▶ TEXTE SOURCE:

"""

# ScreenSaver Bell&Ross



## virgilgh (16 Mai 2010)

Bonjour,

Je cherche le screensaver de Bell&Ross avec la BR01-94.
Il est téléchargeable sur le site du fabricant pour Mac0S, mais sur mon MBP en 10.6.3, cela ne fonctionne pas :

"L'economiseur d'ecran ScreenTime Screen Saver Engine 3,6,2 ne peut etre utiliser sur cet ordinateur. ...."

Une idée ????

Merci d'avance

Cdlt / Rgds


----------



## Sly54 (16 Mai 2010)

Problème de carte graphique ?
Chez moi (MacPro 2,8, Snow Leo 10.6.3) ça marche nickel 

Edit.----
Bon, il marche en mode "test" dans les Préférences système.
Mais tu as raison, il ne fonctionne pas ensuite en mode économiseur.

"""

▶ DONNÉES BRUTES:
"""

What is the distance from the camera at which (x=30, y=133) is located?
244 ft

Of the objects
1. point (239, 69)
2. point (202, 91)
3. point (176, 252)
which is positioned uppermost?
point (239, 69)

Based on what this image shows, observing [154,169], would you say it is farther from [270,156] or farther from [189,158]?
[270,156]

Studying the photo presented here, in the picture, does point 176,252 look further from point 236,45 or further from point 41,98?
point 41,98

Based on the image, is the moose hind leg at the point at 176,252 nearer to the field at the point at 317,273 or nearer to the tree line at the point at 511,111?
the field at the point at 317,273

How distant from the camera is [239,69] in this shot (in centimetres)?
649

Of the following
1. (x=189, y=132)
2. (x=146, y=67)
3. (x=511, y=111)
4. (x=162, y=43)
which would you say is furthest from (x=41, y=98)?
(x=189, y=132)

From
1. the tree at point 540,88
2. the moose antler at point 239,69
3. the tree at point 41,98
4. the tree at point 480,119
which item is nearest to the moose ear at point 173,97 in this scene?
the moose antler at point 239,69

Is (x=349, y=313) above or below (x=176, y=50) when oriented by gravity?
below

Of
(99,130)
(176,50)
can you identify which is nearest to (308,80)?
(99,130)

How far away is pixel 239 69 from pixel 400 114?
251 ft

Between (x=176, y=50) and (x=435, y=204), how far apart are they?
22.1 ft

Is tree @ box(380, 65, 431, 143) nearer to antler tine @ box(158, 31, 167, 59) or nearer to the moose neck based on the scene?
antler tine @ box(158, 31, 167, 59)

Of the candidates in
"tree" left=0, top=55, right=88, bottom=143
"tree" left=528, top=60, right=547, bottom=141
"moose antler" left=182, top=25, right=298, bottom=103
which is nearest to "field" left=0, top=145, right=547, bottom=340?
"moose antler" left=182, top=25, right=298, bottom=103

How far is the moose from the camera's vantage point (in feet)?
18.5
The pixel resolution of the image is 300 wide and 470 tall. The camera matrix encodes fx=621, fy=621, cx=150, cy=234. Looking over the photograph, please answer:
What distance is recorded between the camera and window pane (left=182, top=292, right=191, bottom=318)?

"""

▶ CONSIGNES DES EXERCICES:
1. D'après la discussion sur l'économiseur d'écran Bell&Ross, dans quel mode l'économiseur fonctionne-t-il chez Sly54 ?
2. Recopiez mot pour mot le passage de la discussion sur l'économiseur d'écran Bell&Ross qui commence aux mots "Il est téléchargeable" et s'arrête après les mots "Une idée ????".

▶ EXERCICES CORRIGÉS:
1. Il fonctionne en mode « test » dans les Préférences système.

2.
Il est téléchargeable sur le site du fabricant pour Mac0S, mais sur mon MBP en 10.6.3, cela ne fonctionne pas :

"L'economiseur d'ecran ScreenTime Screen Saver Engine 3,6,2 ne peut etre utiliser sur cet ordinateur. ...."

Une idée ????